▶ Prompt A: Collect every line of the rows that contains the string "roof", copying each such line in full. Case counts.

The positioning of the top sheet or foil 12 therefore proceeds simulaneously with or, more accurately, slightly before, the positioning of the film curtain around the load 1 so that the skirts 13 of the top sheet 12 can be trapped by the curtain 2 immediately after positioning.
The invention also relates to a pass-through process for wrapping a load 1 in which an initial transverse film curtain 2 is formed before the front surface 5, the load 1 moves towards the curtain 2, the same is deformed to cover the front surface 5 and side surface 6 of the load 1, the load 1 stops, the film curtain 2 is deformed transversely to engage the film 2 with the rear surface 7 of the load 1, the film 2 is cut and double-welded transversely, and the load 1 is wrapped in two consecutive and separate passes, one in which the film 2 is contiguous with or near the bottom surface 3 of the load 1 and the other in which the film 2 is contiguous with or near the top surface 4.
To this end, two films 2 each of a width less than the height of the load 1 between the top surface 3 and bottom surface 4 are used, the sum of the two widths being greater than the height of the load 1 so that the two films overlap, notably in the mid-part of load height.
Preferably, first the film contiguous with the bottom surface 3 and then, more particularly soon thereafter, the film contiguous with the top surface 4 are positioned, two films of the same widths and same characteristics being used.
One particular application of this process uses a stretchable film 2 and the load 1 is wrapped with prestressing of the stretchable film for each pass by the process hereinbefore described.
The general advantage of this two-pass process is that the process and apparatus have great versatility to deal with loads 1 of different heights. The two-pass process with pre-stretching has the further advantages of avoiding the use of films which are too wide for very high loads 1 and of enabling the clamping to be reinforced in the central zone.
The invention also relates to an apparatus for pass-through wrapping of a load 1 with pre-stretching of the stretchable film 2, of use more particularly for carrying out the process hereinbefore described, the apparatus comprising: a powered conveyor adapted to carry the load 1 and defining a movement track therefor, the conveyor being disposed substantially horizontally and being more particularly a roller conveyor; and a unit for placing pre-stretched film 2 on the load 1 and comprising two reel supports whose axes are substantially vertical and which are symmetrical of the conveyor 9; two pre-stretching means 11 extending parallel to the reels 8 and also symmetrical of the conveyor 9; two jaws 14 for cutting and transverse welding of the film 2, the jaws also extending parallel to the reels 8 and being disposed symmetrically of the conveyor 9 and being movable between two end positions--a spaced-apart position in which the load 1 can pass between them, and a close-together position in which they engage one another.
The two pre-stretching means 11 are adapted to move transversely between two end positions--a spaced-apart position, in which the load can pass between them, and a close position in which they are near one another.
The pre-stretching means 11 can also be in an intermediate or standby position which is between the spaced-apart and close-together end positions and in which they are very close to one another.

▶ Exercise inputs:
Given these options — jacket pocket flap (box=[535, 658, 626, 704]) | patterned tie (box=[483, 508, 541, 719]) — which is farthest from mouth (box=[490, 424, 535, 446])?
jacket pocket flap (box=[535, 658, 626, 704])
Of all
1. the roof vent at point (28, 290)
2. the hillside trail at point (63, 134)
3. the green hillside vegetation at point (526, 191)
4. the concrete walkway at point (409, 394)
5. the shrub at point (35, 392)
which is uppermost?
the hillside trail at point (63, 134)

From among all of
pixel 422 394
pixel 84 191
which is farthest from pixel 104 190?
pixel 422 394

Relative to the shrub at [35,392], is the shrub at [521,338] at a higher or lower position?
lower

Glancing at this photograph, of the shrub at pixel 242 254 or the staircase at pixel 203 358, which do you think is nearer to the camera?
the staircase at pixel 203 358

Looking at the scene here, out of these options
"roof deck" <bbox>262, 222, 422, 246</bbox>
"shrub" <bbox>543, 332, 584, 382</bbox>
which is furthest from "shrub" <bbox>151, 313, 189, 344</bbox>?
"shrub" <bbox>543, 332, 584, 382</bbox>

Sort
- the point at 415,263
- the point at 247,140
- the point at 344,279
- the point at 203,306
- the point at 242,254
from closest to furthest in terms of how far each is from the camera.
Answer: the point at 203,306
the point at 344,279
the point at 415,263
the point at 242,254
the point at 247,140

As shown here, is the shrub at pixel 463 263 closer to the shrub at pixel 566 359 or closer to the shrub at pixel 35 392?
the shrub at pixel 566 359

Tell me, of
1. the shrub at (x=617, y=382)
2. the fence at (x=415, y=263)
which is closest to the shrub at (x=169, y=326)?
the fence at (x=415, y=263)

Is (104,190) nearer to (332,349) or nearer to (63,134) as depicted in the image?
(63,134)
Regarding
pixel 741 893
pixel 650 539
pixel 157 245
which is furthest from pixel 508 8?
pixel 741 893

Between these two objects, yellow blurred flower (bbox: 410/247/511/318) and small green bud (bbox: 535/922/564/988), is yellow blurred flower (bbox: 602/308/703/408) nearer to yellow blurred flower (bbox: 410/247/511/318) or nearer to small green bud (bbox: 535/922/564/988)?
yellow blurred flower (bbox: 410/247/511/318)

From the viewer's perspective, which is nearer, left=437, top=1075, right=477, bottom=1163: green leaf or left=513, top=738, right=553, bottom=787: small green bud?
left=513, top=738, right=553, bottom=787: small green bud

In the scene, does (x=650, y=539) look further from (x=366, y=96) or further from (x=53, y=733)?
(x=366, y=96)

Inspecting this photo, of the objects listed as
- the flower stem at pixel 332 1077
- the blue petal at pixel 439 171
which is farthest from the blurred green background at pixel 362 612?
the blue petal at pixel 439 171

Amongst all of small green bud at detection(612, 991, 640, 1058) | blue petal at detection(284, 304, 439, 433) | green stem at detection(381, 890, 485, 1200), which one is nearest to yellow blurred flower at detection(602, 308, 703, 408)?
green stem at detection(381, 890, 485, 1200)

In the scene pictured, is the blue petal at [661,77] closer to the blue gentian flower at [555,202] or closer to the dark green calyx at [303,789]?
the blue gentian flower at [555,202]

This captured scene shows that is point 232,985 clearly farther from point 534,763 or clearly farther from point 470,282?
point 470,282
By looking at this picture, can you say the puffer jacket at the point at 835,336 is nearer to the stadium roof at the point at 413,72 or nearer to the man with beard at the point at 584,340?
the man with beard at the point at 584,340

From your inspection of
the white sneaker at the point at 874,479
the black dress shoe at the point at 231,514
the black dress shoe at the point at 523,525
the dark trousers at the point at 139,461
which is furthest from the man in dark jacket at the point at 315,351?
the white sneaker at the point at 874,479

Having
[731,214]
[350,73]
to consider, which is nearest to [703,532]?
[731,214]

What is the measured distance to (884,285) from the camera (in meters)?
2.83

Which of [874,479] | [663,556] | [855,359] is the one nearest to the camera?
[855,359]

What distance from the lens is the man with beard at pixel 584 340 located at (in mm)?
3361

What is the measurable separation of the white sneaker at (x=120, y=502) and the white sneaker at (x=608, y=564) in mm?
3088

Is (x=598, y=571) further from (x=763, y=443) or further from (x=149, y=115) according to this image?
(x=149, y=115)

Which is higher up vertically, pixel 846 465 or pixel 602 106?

▶ Prompt B: Please continue the passage on wrapping loads in film from the point where it stops.

▶ Expected output A:
1. the roof vent at point (28, 290)
"roof deck" <bbox>262, 222, 422, 246</bbox>
By looking at this picture, can you say the puffer jacket at the point at 835,336 is nearer to the stadium roof at the point at 413,72 or nearer to the man with beard at the point at 584,340?

▶ Expected output B:
Preferably, the apparatus comprises: two slides 15 slidable on a transverse and more particularly horizontal support guide 16, the slides supporting one each the two cutting and welding jaws 14 and the two pre-stretching means 11 very near one another in the transverse and longitudinal direction, respectively. The apparatus also comprises slide-driving means and means for controlling the slide-driving means (not shown). The two slides are movable between two end positions, one in which they are separated from one another and one in which they are close together, the two end positions corresponding to the two end positions of the pre-stretching means 11 and jaws 14.
The means for controlling the slide-driving means are so triggered in dependence upon the operation of the conveyor 9 in given working conditions that in an initial position of a cycle the conveyor 9 is stationary and the two slides 15 are near one another in a standby position but further apart than in the close-together position. In the standby position the film 2 between the two pre-stretching means 11 is not stretched (FIG. 2A). Thereafter (FIG. 2B) the slides 15 move into the spaced-apart position so that the initial pre-stretching step of the film curtain 2 can be carried out, the conveyor 9 remaining stationary. Thereafter, and as shown in FIGS. 2C and 2D, the slides 15 remain in their spaced-apart position while the conveyor 9 operates so that the film curtain 2 envelopes the load 1 as described with reference to the operation of the process. Once the load 1 has passed beyond the reels 8 the conveyor 9 stops and the slides 15 move into the close-together position shown in FIGS. 2E and 2F, in which position the jaws 14 can be engaged with one another and carry out the required cutting and welding steps 10, the pre-stretching means 11 also being very close together.
The slides 15 also support the two reel supports relatively, the pre-stretching means 11 possibly being positioned very near the reels 8 and overall in a fixed position relatively to the reels 8.
In another embodiment the spindles of the reels 8 are fixedly disposed on either side of the conveyor 9 and the distance between the reels 8 and the means 11 decreases or increases according as the slides 15 are in their spaced-apart or close-together position.
The two slides 15 also each support one of two guide rollers 17 over which the film 2 passes after the pre-stretching means 11, the rollers 17 extending parallel to the reels 8 and being freely pivotable around their spindles, the same and therefore the rollers 17 being movable as a whole between two end positions--an operative projecting position (FIGS. 2C, 2D, 2E) and a retracted position (FIG. 2F). When in their operative projecting position the two rollers 17 are near and inside the two jaws 14 on the downstream side relatively to the direction of movement of the conveyor 9. When in the retracted position the rollers 17 are also coplanar with the two jaws 14 and on the upstream side.
The rollers 17 are operative when in their projecting position to prevent the film 2 from rubbing on the jaws 14, and in changing over from the projecting position to the retracted position, with the slides 15 close together, the rollers 17 are operative to slacken the film 2, bearing in mind that the length of the path between the means 11 and the jaws 14 is shorter with the rollers 17 in their retracted position than when they are in their operative projecting position.
In their operative projecting position and when the film 2 is being engaged with the side surfaces 6, the rollers 17 are disposed very near the side surfaces 6 and are also operative to deflect the film 2 to move the same towards the surfaces 6 and thus increase the speed at which the pre-stretched film 2 is engaged on the surfaces 6.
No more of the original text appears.